* _TASK REQUIREMENTS_:
1. From the blog post on political civility, reproduce word for word the passage starting at "I join with" and ending at "to grow tedious.".
2. In the rows about scenes in images, swap "camera" for "viewer" wherever it occurs and keep everything else as it is. Omit the pictures from your answer.

Begin SELECTED EXCERPT

Jim Wallis at God's Politics blog grieves the regrettable nastiness of our current political rhetoric and offers readers a chance to sign a "Covenant for Civility" which I encourage our readers to check out.
Just a few months ago, a deeply concerned, veteran member of Congress called me to express real despair about the alarming level of disrespect, personal attacks, and even hateful rhetoric that was occurring among her colleagues - reflecting a degeneration of public debate in our national culture. This month, another member of Congress called to express real fear about threats of violence he and other elected officials had experienced against themselves and their family members. Political debate, even vigorous debate, is a healthy thing for a democracy; but to question the integrity, patriotism, and even faith of those with whom we disagree is destructive to democratic discourse, and to threaten or even imply the possibility of violence toward those whose politics or worldview differs from ours is a sign of moral danger, and indeed, a sign of democracy's unraveling.
I join with Wallis in lamenting the deplorable ugliness of much of our politics, but if we're going to change it we have to recognize what has engendered it. In my opinion, much of the ugliness is due to the refusal of many on the left to accurately characterize their conservative opposition. The attempt to distort in the public mind exactly what it is that conservatives believe goes back at least to the Robert Bork confirmation hearings in the 1990s and continues through contemporary depictions of the tea-partiers. Those who disagree with liberal philosophy and policy are often disparaged as "extremists" or, worse, "right-wing" extremists. And it goes without saying, of course, that extremists are ipso facto racists, bigots, and homophobes. After a couple of decades of listening to this sort of slander it begins to grow tedious.

End SELECTED EXCERPT
Begin EXTRACTED DATA

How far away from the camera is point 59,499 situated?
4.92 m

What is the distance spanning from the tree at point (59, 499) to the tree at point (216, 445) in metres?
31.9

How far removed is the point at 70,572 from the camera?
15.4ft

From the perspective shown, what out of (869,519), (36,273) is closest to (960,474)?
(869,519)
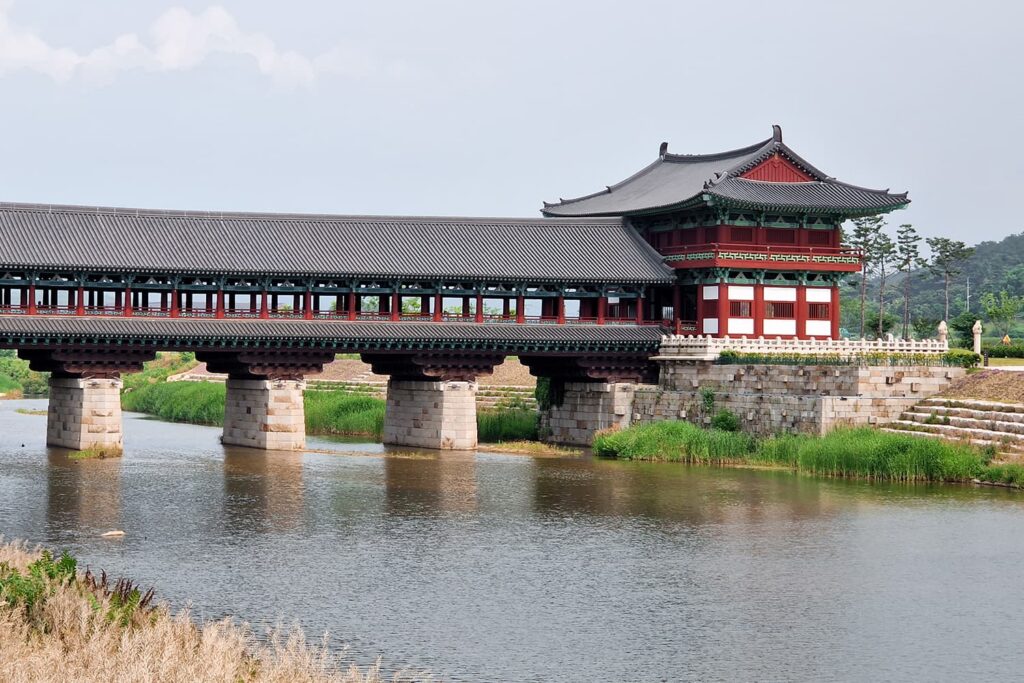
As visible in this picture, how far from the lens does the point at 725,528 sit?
44062 millimetres

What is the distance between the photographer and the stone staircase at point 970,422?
53.8m

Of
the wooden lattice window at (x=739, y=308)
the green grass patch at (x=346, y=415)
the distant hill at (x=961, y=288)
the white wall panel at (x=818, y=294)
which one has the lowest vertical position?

End EXTRACTED DATA

* _SOLUTIONS TO EACH TASK_:
1.
I join with Wallis in lamenting the deplorable ugliness of much of our politics, but if we're going to change it we have to recognize what has engendered it. In my opinion, much of the ugliness is due to the refusal of many on the left to accurately characterize their conservative opposition. The attempt to distort in the public mind exactly what it is that conservatives believe goes back at least to the Robert Bork confirmation hearings in the 1990s and continues through contemporary depictions of the tea-partiers. Those who disagree with liberal philosophy and policy are often disparaged as "extremists" or, worse, "right-wing" extremists. And it goes without saying, of course, that extremists are ipso facto racists, bigots, and homophobes. After a couple of decades of listening to this sort of slander it begins to grow tedious.

2.
How far away from the viewer is point 59,499 situated?
4.92 m

What is the distance spanning from the tree at point (59, 499) to the tree at point (216, 445) in metres?
31.9

How far removed is the point at 70,572 from the viewer?
15.4ft

From the perspective shown, what out of (869,519), (36,273) is closest to (960,474)?
(869,519)
As visible in this picture, how far from the lens does the point at 725,528 sit?
44062 millimetres

What is the distance between the photographer and the stone staircase at point 970,422?
53.8m

Of
the wooden lattice window at (x=739, y=308)
the green grass patch at (x=346, y=415)
the distant hill at (x=961, y=288)
the white wall panel at (x=818, y=294)
which one has the lowest vertical position?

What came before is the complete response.